◆ **Records supplied**:
# # #

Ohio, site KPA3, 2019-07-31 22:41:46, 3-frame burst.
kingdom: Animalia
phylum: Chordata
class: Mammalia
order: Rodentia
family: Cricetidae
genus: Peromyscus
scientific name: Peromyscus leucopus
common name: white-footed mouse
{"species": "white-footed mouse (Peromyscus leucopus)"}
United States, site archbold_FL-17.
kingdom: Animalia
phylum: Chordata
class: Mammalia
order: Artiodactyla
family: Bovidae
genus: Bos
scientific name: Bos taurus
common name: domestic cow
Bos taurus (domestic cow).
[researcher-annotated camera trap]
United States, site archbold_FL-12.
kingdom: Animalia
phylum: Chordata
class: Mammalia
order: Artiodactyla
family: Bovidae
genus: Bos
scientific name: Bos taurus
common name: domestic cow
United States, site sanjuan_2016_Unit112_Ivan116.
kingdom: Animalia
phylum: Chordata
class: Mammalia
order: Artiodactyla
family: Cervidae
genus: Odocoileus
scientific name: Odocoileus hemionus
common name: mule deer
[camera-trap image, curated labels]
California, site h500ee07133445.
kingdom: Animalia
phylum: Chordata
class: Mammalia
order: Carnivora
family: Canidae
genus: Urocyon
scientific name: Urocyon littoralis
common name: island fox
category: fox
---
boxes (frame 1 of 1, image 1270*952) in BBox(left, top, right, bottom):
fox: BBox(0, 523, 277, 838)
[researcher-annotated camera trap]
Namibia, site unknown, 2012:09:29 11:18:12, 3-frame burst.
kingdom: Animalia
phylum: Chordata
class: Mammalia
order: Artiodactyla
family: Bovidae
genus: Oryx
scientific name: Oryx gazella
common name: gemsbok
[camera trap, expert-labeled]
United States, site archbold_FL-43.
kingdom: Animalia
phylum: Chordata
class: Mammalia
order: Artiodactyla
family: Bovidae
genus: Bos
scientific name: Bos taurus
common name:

# # #

◆ **What you have to do**:
Would you print all of the entries exactly as they stand?

◆ **Answer box**:
Ohio, site KPA3, 2019-07-31 22:41:46, 3-frame burst.
kingdom: Animalia
phylum: Chordata
class: Mammalia
order: Rodentia
family: Cricetidae
genus: Peromyscus
scientific name: Peromyscus leucopus
common name: white-footed mouse
{"species": "white-footed mouse (Peromyscus leucopus)"}
United States, site archbold_FL-17.
kingdom: Animalia
phylum: Chordata
class: Mammalia
order: Artiodactyla
family: Bovidae
genus: Bos
scientific name: Bos taurus
common name: domestic cow
Bos taurus (domestic cow).
[researcher-annotated camera trap]
United States, site archbold_FL-12.
kingdom: Animalia
phylum: Chordata
class: Mammalia
order: Artiodactyla
family: Bovidae
genus: Bos
scientific name: Bos taurus
common name: domestic cow
United States, site sanjuan_2016_Unit112_Ivan116.
kingdom: Animalia
phylum: Chordata
class: Mammalia
order: Artiodactyla
family: Cervidae
genus: Odocoileus
scientific name: Odocoileus hemionus
common name: mule deer
[camera-trap image, curated labels]
California, site h500ee07133445.
kingdom: Animalia
phylum: Chordata
class: Mammalia
order: Carnivora
family: Canidae
genus: Urocyon
scientific name: Urocyon littoralis
common name: island fox
category: fox
---
boxes (frame 1 of 1, image 1270*952) in BBox(left, top, right, bottom):
fox: BBox(0, 523, 277, 838)
[researcher-annotated camera trap]
Namibia, site unknown, 2012:09:29 11:18:12, 3-frame burst.
kingdom: Animalia
phylum: Chordata
class: Mammalia
order: Artiodactyla
family: Bovidae
genus: Oryx
scientific name: Oryx gazella
common name: gemsbok
[camera trap, expert-labeled]
United States, site archbold_FL-43.
kingdom: Animalia
phylum: Chordata
class: Mammalia
order: Artiodactyla
family: Bovidae
genus: Bos
scientific name: Bos taurus
common name:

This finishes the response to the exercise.